(Given request)
Reproduce the records without any changes, starting at the line that contains "In this picture, which of" and ending at the line that contains "69 centimetres", with both of those lines included.

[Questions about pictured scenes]

****

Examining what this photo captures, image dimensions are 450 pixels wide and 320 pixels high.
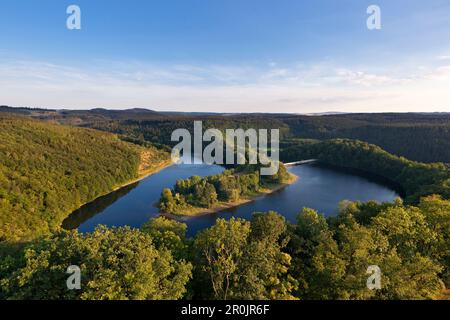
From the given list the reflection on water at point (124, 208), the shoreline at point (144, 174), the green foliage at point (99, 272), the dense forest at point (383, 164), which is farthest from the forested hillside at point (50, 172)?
the dense forest at point (383, 164)

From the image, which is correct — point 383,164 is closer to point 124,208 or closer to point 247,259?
point 124,208

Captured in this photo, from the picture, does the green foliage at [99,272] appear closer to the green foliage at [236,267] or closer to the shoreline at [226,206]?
the green foliage at [236,267]

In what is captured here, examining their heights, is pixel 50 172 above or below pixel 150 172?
above

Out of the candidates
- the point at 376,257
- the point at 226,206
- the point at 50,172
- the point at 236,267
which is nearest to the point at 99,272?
the point at 236,267

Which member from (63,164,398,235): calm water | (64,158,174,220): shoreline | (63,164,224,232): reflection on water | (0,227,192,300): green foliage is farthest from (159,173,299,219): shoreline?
(0,227,192,300): green foliage

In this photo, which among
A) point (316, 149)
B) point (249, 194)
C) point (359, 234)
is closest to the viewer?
point (359, 234)
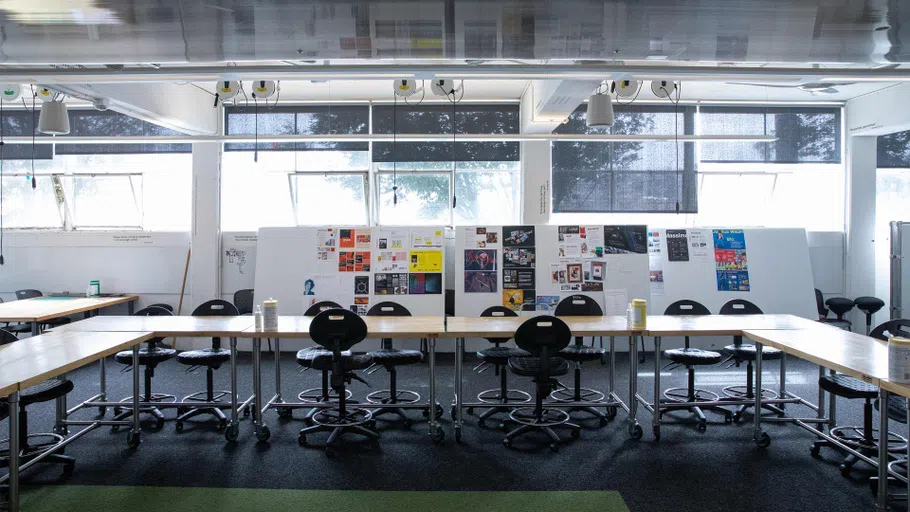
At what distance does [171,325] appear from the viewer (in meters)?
4.54

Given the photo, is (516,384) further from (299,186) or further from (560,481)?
(299,186)

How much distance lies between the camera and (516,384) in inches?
222

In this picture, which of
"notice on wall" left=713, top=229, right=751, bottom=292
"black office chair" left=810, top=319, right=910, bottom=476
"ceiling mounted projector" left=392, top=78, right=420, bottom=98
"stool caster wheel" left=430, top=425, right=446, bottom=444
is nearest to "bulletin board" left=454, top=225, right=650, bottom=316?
"notice on wall" left=713, top=229, right=751, bottom=292

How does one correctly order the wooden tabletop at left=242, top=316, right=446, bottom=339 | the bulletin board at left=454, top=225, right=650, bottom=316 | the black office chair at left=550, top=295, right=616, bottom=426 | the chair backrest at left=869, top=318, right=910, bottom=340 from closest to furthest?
the chair backrest at left=869, top=318, right=910, bottom=340 → the wooden tabletop at left=242, top=316, right=446, bottom=339 → the black office chair at left=550, top=295, right=616, bottom=426 → the bulletin board at left=454, top=225, right=650, bottom=316

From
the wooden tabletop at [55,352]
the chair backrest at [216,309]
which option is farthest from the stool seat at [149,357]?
the chair backrest at [216,309]

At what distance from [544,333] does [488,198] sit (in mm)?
3857

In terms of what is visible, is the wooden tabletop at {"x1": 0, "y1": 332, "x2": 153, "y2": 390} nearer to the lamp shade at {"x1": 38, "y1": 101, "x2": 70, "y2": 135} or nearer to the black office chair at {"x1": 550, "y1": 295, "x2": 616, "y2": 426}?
the lamp shade at {"x1": 38, "y1": 101, "x2": 70, "y2": 135}

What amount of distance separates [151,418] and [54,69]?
2.70 metres

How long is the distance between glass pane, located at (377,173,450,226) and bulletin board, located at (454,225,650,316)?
69 centimetres

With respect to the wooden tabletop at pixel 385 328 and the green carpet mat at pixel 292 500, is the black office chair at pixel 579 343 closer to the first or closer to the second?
the wooden tabletop at pixel 385 328

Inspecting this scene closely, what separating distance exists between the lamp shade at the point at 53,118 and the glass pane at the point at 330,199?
9.21 feet

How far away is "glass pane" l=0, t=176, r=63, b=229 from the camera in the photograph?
765 cm

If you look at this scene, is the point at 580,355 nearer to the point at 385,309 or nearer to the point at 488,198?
the point at 385,309

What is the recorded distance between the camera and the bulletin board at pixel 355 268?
6926 mm
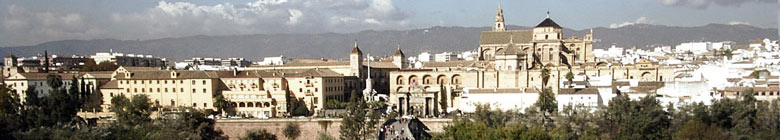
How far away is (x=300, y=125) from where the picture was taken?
3438 centimetres

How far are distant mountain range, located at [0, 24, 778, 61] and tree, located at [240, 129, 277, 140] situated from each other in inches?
3865

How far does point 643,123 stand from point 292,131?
17490 mm

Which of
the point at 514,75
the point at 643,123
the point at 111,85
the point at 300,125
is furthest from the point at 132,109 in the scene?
the point at 643,123

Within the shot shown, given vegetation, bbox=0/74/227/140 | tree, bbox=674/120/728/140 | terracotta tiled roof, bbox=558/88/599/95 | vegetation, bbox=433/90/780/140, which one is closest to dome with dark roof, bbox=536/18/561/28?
terracotta tiled roof, bbox=558/88/599/95

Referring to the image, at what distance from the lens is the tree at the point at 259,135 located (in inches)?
1318

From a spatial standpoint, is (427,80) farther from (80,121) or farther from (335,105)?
(80,121)

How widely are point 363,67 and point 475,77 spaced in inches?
421

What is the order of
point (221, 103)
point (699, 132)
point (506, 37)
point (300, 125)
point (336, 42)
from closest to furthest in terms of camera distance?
point (699, 132) → point (300, 125) → point (221, 103) → point (506, 37) → point (336, 42)

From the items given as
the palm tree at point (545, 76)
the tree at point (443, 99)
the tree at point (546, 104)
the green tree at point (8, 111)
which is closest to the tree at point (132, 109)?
the green tree at point (8, 111)

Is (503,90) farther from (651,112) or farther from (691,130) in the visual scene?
(691,130)

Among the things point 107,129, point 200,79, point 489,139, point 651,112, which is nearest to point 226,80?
point 200,79

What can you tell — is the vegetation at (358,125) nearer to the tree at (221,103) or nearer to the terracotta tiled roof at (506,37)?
the tree at (221,103)

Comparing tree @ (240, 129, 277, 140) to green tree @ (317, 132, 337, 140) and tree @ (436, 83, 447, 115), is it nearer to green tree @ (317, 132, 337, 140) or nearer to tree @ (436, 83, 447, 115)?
green tree @ (317, 132, 337, 140)

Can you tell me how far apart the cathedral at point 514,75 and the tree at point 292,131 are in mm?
7052
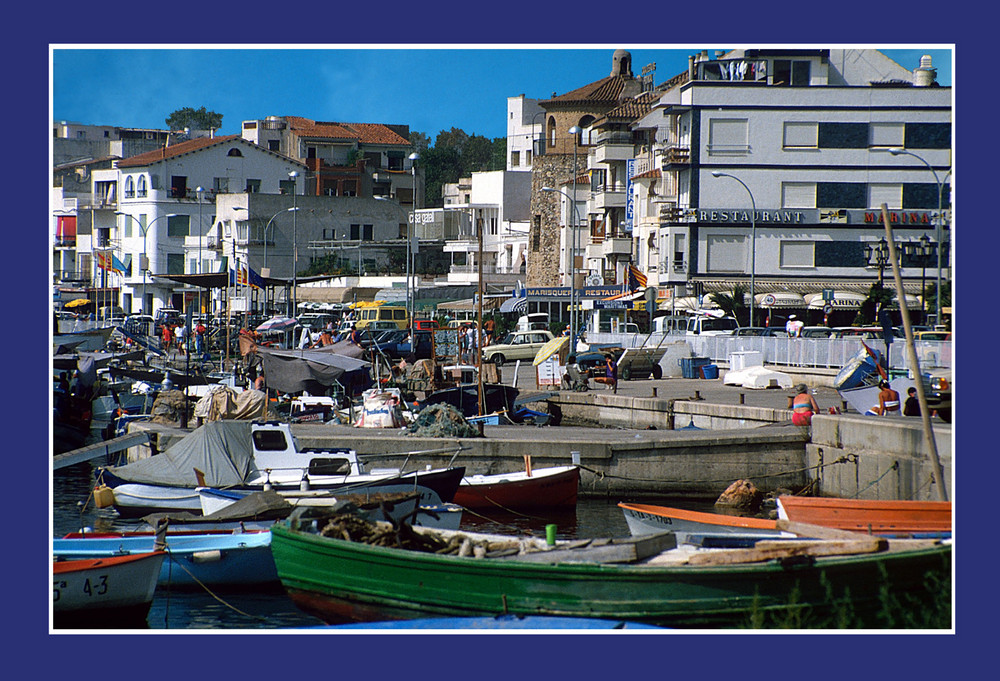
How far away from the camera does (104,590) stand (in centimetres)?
1326

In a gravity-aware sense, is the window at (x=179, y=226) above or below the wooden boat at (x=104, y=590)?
above

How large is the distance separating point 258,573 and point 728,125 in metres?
40.4

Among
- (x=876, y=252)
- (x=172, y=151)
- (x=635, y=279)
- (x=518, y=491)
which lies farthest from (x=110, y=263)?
(x=518, y=491)

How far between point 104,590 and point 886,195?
4022 cm

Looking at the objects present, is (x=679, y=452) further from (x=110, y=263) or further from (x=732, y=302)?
(x=110, y=263)

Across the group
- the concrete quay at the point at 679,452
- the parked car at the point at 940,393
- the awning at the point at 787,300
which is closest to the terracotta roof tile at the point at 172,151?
the awning at the point at 787,300

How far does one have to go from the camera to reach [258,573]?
15242 mm

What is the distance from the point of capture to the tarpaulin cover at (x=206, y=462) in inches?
742

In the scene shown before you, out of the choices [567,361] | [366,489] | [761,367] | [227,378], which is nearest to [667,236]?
[567,361]

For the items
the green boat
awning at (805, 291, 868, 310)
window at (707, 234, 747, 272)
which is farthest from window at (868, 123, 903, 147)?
the green boat

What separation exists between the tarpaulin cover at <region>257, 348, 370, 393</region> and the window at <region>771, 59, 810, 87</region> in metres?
26.2

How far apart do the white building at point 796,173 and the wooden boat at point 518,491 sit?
23.8 metres

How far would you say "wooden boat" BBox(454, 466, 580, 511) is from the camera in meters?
20.7

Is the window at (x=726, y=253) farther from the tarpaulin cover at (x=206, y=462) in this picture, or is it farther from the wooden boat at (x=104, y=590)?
the wooden boat at (x=104, y=590)
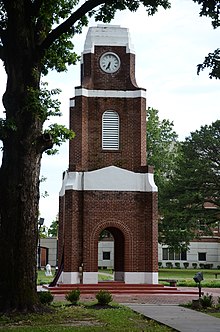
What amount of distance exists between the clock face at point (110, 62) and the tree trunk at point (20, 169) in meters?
12.5

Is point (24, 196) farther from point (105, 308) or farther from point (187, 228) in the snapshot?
point (187, 228)

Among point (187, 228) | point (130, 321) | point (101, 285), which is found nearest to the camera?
point (130, 321)

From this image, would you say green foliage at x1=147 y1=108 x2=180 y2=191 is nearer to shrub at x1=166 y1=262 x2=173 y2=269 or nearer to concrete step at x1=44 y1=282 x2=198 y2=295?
shrub at x1=166 y1=262 x2=173 y2=269

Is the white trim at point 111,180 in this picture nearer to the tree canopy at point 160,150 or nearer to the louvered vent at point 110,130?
the louvered vent at point 110,130

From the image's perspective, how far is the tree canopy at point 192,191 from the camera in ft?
155

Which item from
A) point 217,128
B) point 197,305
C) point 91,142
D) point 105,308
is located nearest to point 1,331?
point 105,308

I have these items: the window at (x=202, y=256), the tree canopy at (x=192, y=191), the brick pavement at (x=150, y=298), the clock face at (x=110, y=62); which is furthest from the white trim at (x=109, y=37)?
the window at (x=202, y=256)

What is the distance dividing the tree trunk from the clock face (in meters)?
12.5

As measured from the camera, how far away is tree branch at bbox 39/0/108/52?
53.9 ft

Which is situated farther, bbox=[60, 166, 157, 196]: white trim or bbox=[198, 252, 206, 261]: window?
bbox=[198, 252, 206, 261]: window

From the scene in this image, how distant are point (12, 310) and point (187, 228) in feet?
108

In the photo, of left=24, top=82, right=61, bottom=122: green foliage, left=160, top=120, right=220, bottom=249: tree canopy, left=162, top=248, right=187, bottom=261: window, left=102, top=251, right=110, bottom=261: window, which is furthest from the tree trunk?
left=162, top=248, right=187, bottom=261: window

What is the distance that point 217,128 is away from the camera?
50031 mm

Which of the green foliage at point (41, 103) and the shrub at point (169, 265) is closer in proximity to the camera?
the green foliage at point (41, 103)
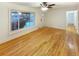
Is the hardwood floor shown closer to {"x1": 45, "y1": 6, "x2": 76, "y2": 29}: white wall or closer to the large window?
the large window

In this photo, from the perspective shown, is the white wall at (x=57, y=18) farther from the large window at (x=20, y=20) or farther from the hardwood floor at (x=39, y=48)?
the hardwood floor at (x=39, y=48)

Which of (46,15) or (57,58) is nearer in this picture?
(57,58)

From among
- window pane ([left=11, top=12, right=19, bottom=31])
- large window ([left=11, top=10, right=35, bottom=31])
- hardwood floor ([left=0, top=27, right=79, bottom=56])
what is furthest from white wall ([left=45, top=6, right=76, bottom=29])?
window pane ([left=11, top=12, right=19, bottom=31])

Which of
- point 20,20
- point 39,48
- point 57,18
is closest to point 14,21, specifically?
point 20,20

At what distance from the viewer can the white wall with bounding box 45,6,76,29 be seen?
32.8 feet

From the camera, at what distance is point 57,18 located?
1066cm

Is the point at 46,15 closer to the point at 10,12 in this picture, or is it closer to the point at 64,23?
the point at 64,23

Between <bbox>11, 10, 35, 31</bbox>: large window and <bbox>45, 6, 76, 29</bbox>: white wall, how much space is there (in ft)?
9.92

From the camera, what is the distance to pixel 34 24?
29.5 ft

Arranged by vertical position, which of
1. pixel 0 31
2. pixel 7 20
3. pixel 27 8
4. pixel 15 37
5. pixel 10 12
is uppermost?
pixel 27 8

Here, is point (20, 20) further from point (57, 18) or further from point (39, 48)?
point (57, 18)

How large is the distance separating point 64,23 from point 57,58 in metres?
9.31

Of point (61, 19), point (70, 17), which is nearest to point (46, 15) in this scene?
point (61, 19)

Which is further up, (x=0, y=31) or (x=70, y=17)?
(x=70, y=17)
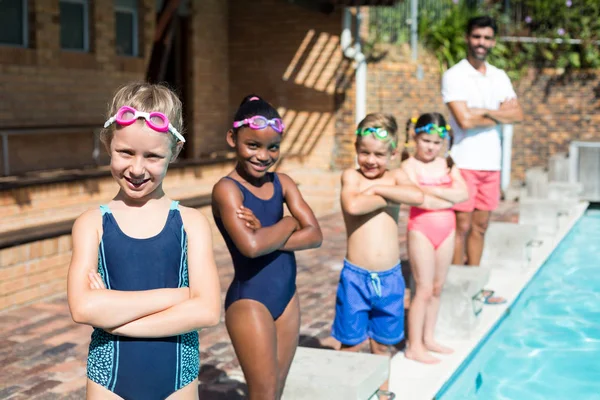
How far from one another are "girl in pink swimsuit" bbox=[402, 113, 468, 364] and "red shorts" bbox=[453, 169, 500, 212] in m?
1.47

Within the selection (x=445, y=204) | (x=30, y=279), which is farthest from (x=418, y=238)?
(x=30, y=279)

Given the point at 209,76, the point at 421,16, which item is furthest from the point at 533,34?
the point at 209,76

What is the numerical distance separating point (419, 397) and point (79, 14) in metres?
9.01

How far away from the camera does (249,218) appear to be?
3.40 m

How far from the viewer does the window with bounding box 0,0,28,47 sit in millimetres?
10484

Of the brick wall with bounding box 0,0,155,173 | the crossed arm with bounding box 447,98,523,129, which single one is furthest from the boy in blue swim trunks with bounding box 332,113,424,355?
the brick wall with bounding box 0,0,155,173

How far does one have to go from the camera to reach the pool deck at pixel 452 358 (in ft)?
16.1

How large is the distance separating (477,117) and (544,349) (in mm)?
2124

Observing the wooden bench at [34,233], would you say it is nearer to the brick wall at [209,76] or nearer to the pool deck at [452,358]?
the pool deck at [452,358]

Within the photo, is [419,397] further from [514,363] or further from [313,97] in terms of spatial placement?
[313,97]

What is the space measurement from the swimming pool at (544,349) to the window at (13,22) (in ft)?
24.5

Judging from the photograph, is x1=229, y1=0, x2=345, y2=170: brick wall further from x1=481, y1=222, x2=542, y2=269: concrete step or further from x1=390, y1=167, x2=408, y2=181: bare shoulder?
x1=390, y1=167, x2=408, y2=181: bare shoulder

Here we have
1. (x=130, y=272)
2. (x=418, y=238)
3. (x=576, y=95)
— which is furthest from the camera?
(x=576, y=95)

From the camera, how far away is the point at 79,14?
11750mm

****

(Exercise output)
In this picture, which of
"notice on wall" left=713, top=229, right=751, bottom=292
"black office chair" left=810, top=319, right=910, bottom=476
"ceiling mounted projector" left=392, top=78, right=420, bottom=98
"stool caster wheel" left=430, top=425, right=446, bottom=444
is nearest to "bulletin board" left=454, top=225, right=650, bottom=316?
"notice on wall" left=713, top=229, right=751, bottom=292

How does one correctly order the wooden tabletop at left=242, top=316, right=446, bottom=339 | the bulletin board at left=454, top=225, right=650, bottom=316 | the black office chair at left=550, top=295, right=616, bottom=426 | the chair backrest at left=869, top=318, right=910, bottom=340 from closest to furthest?
the chair backrest at left=869, top=318, right=910, bottom=340 → the wooden tabletop at left=242, top=316, right=446, bottom=339 → the black office chair at left=550, top=295, right=616, bottom=426 → the bulletin board at left=454, top=225, right=650, bottom=316

From
the wooden tabletop at [55,352]
the chair backrest at [216,309]
which option is farthest from the stool seat at [149,357]?
the chair backrest at [216,309]

At what distance from [544,333] does [488,198] sit (in mm)?
3857

In terms of what is visible, is the wooden tabletop at {"x1": 0, "y1": 332, "x2": 153, "y2": 390} nearer to the lamp shade at {"x1": 38, "y1": 101, "x2": 70, "y2": 135} or nearer to the black office chair at {"x1": 550, "y1": 295, "x2": 616, "y2": 426}?
the lamp shade at {"x1": 38, "y1": 101, "x2": 70, "y2": 135}

What amount of distance separates [151,418] and [54,69]?
2.70 metres

How long is the distance between glass pane, located at (377,173,450,226) and bulletin board, located at (454,225,650,316)?
69 centimetres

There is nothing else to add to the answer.